Again, the Religious Right came by its beliefs the old fashioned way: by believing in God. If progressives think they can find some shortcut—if they think they can enlist Christianity to their cause just to “own the cons”—they’re in for a rude awakening.

But the Left, having been cut off from the fount of true faith for half a century, can’t possibly understand that. I don’t doubt the sincerity of Ms. Brooks’ personal convictions, but even she can only frame this would-be revival in terms of “lasting material change.” Not only is the reason for this Religious Left political; its aims are political. By her own admission, it’s not a matter of allowing one’s politics to be informed by authentic belief in ancient creeds; it’s about baptizing the same old Democratic agenda. Imagine Hillary Clinton, but in a black preaching robe rather than a white pantsuit, and you’re most of the way there.

Now, I’m no Religious Rightist myself. They’re too beholden to the gospel of laissez-faire capitalism, to the dogmata of market fundamentalism. I’m a distributist: given the choice between Big Business and Big Government, I choose “C”: none of the above. A tyrant is a tyrant, whatever kind of suit he wears—pinstriped or Mao.

But at least they understand that charity isn’t merely a matter of achieving “lasting material change.” It’s not a matter of how we can most efficiently redistribute goods from the haves to the have-nots, or even the have-littles.
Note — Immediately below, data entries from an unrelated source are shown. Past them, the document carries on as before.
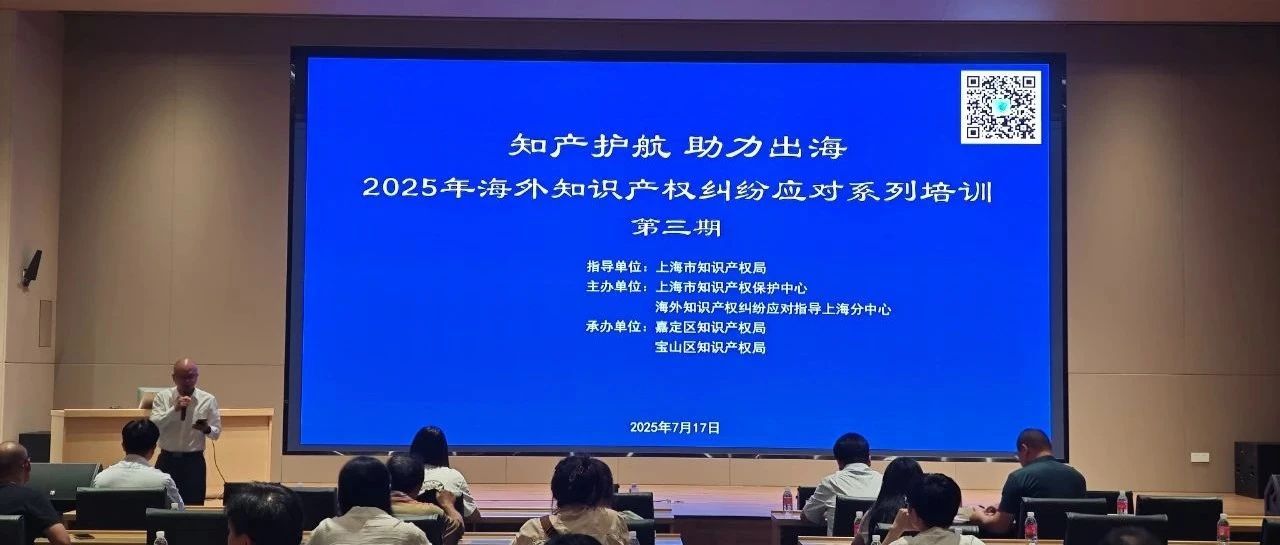 知产护航 助力出海

2025年海外知识产权纠纷应对系列培训

第三期

指导单位：上海市知识产权局

主办单位：上海市知识产权保护中心

海外知识产权纠纷应对指导上海分中心

承办单位：嘉定区知识产权局

宝山区知识产权局

2025年7月17日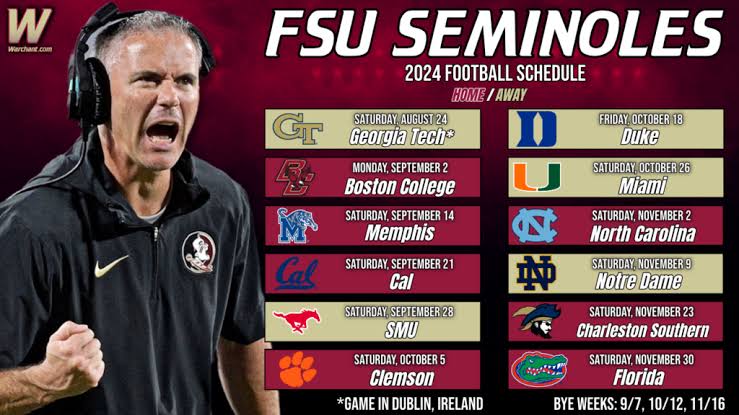 W
Warchant.com

FSU SEMINOLES
2024 FOOTBALL SCHEDULE
HOME / AWAY

GT
SATURDAY, AUGUST 24
Georgia Tech*

BC
MONDAY, SEPTEMBER 2
Boston College

M
SATURDAY, SEPTEMBER 14
Memphis

Cal
SATURDAY, SEPTEMBER 21
Cal

SATURDAY, SEPTEMBER 28
SMU

SATURDAY, OCTOBER 5
Clemson

D
FRIDAY, OCTOBER 18
Duke

U
SATURDAY, OCTOBER 26
Miami

NC
SATURDAY, NOVEMBER 2
North Carolina

ND
SATURDAY, NOVEMBER 9
Notre Dame

SATURDAY, NOVEMBER 23
Charleston Southern

SATURDAY, NOVEMBER 30
Florida

*GAME IN DUBLIN, IRELAND
BYE WEEKS: 9/7, 10/12, 11/16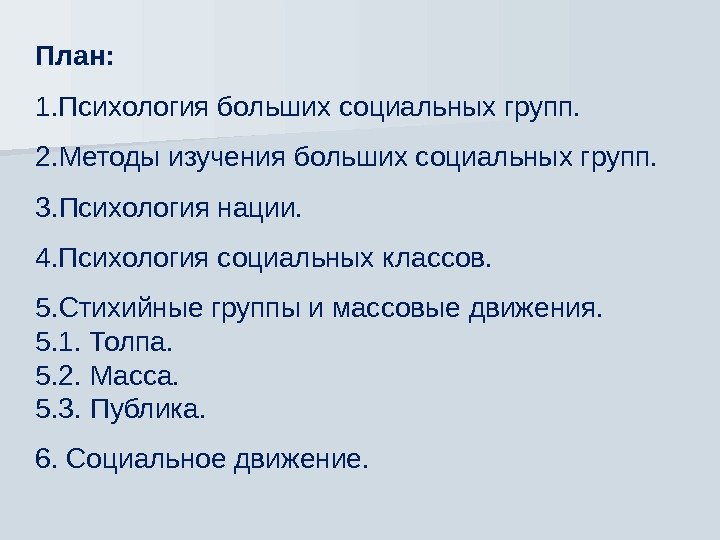 План:

1.Психология больших социальных групп.

2.Методы изучения больших социальных групп.

3.Психология нации.

4.Психология социальных классов.

5.Стихийные группы и массовые движения.
5.1. Толпа.
5.2. Масса.
5.3. Публика.

6. Социальное движение.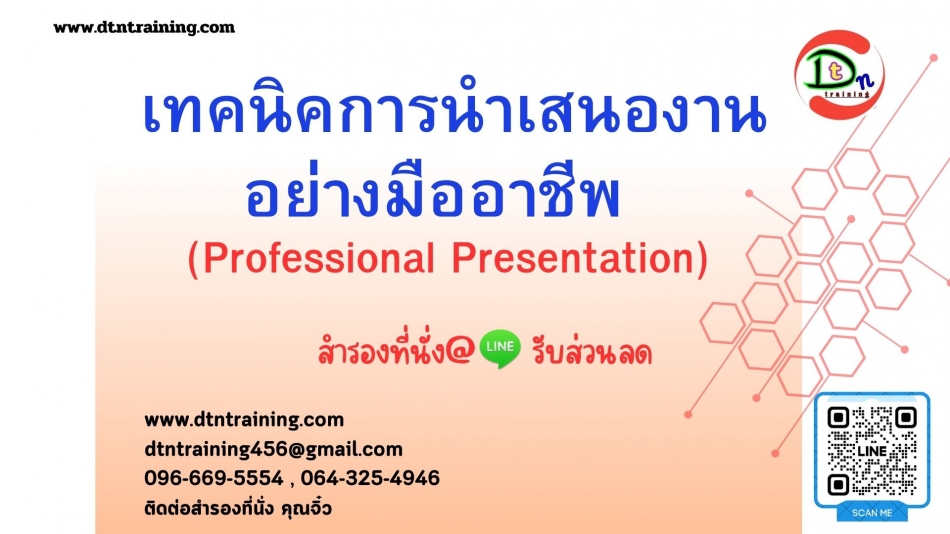 www.dtntraining.com

Dtn training

เทคนิคการนำเสนองาน
อย่างมืออาชีพ
(Professional Presentation)

สำรองที่นั่ง@ LINE รับส่วนลด

www.dtntraining.com
dtntraining456@gmail.com
096-669-5554 , 064-325-4946
ติดต่อสำรองที่นั่ง คุณจิ๋ว

LINE
SCAN ME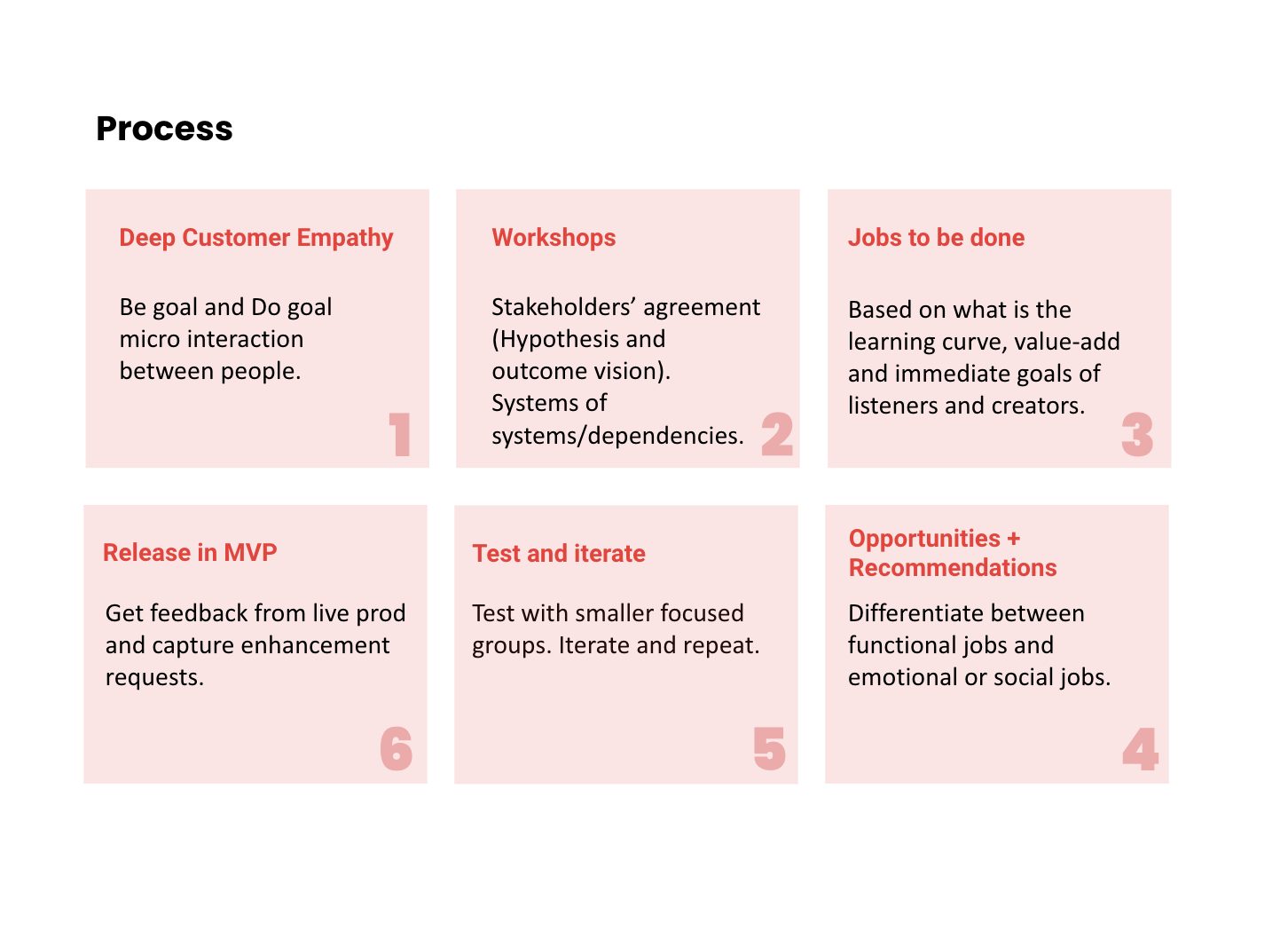 Process

Deep Customer Empathy

Be goal and Do goal micro interaction between people.

1

Workshops

Stakeholders’ agreement (Hypothesis and outcome vision). Systems of systems/dependencies.

2

Jobs to be done

Based on what is the learning curve, value-add and immediate goals of listeners and creators.

3

Release in MVP

Get feedback from live prod and capture enhancement requests.

6

Test and iterate

Test with smaller focused groups. Iterate and repeat.

5

Opportunities + Recommendations

Differentiate between functional jobs and emotional or social jobs.

4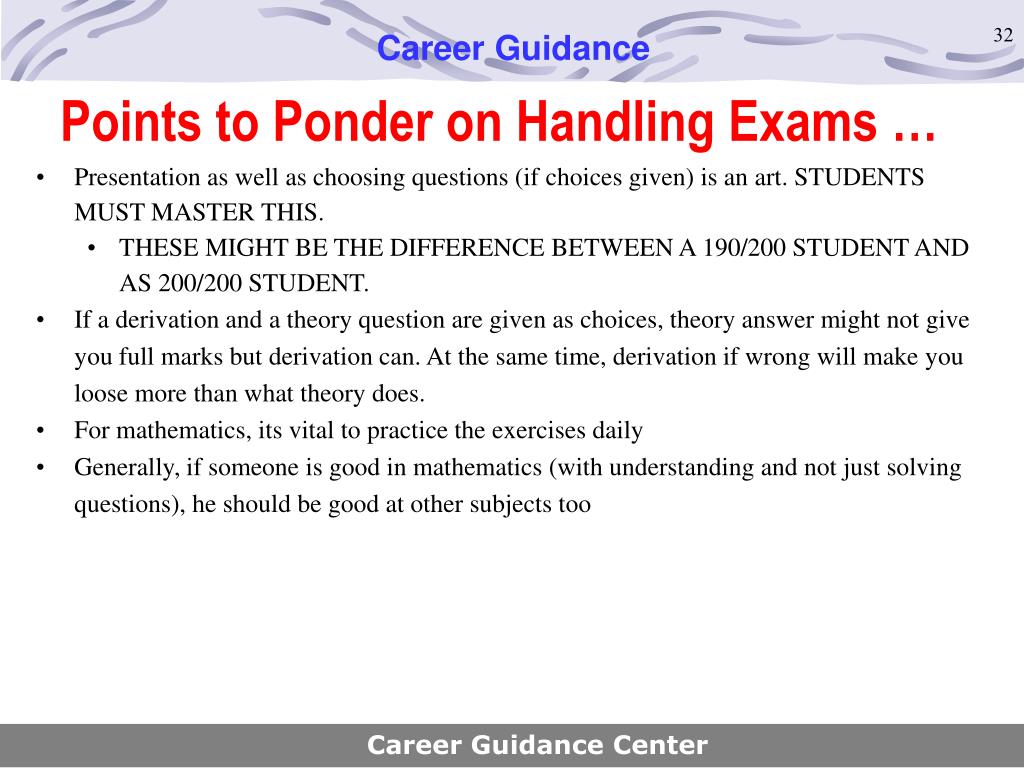 Career Guidance

32

Points to Ponder on Handling Exams …

• Presentation as well as choosing questions (if choices given) is an art. STUDENTS MUST MASTER THIS.
  • THESE MIGHT BE THE DIFFERENCE BETWEEN A 190/200 STUDENT AND AS 200/200 STUDENT.
• If a derivation and a theory question are given as choices, theory answer might not give you full marks but derivation can. At the same time, derivation if wrong will make you loose more than what theory does.
• For mathematics, its vital to practice the exercises daily
• Generally, if someone is good in mathematics (with understanding and not just solving questions), he should be good at other subjects too

Career Guidance Center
If that was the case, then surely Our Lord would’ve praised the rich men who gave large sums out of their abundance—not the widow, who gave two small coins out of her poverty. Surely, when he said, “The poor you will always have with you,” he would have added, “until you can work out a more just economic system that more evenly distributes goods and services across social strata.” And surely He would have joined His disciples in criticizing Mary Magdalene for anointing His head with that upmarket perfume. “Why this waste?” Judas cried. “For this ointment might have been sold for a large sum and given to the poor.” “Right you are, Judas,” Our Lord might’ve tutted. “And do I even dare ask if that alabaster jar is ethically sourced?”

The truth is that charity is principally for our own good. To give of oneself is good in itself, regardless of its social impact. If I give $10 to a homeless man, I may very well earn more merit than a billionaire who bankrolls an entire homeless shelter.

This is just one example, and perhaps it’s a small one. But it goes some way towards explaining why the idea of a “Religious Left” will never take off. Mayor Pete, John Podesta, and their comrades want to remake Christianity in their own image, yet Christians have always believed that our purpose in life is to remake ourselves in the image of Christ. We’re the Imago Dei—the “image of God,” made in His own likeness.

That’s where all the old-fangled moralizing comes in. In the Scriptures and Traditions of the Church, we find that God has left us clear guidelines on how to better imitate His Son. That means being chaste as well as charitable. It means respecting the dignity of minorities, including that most vulnerable minority, children in the womb. It means standing up for the victims of consumer capitalism, even if they’re white—not calling them “deplorable” and dismissing their grievances as mere racism.

The Christian agenda isn’t “progressive” in the modern sense of the term. It isn’t even conservative; it’s positively reactionary. If the would-be Religious Left are too beholden to these paltry labels to embrace the faith in its fullness, then so much the worse for them. Our Lord had strong words for the lukewarm.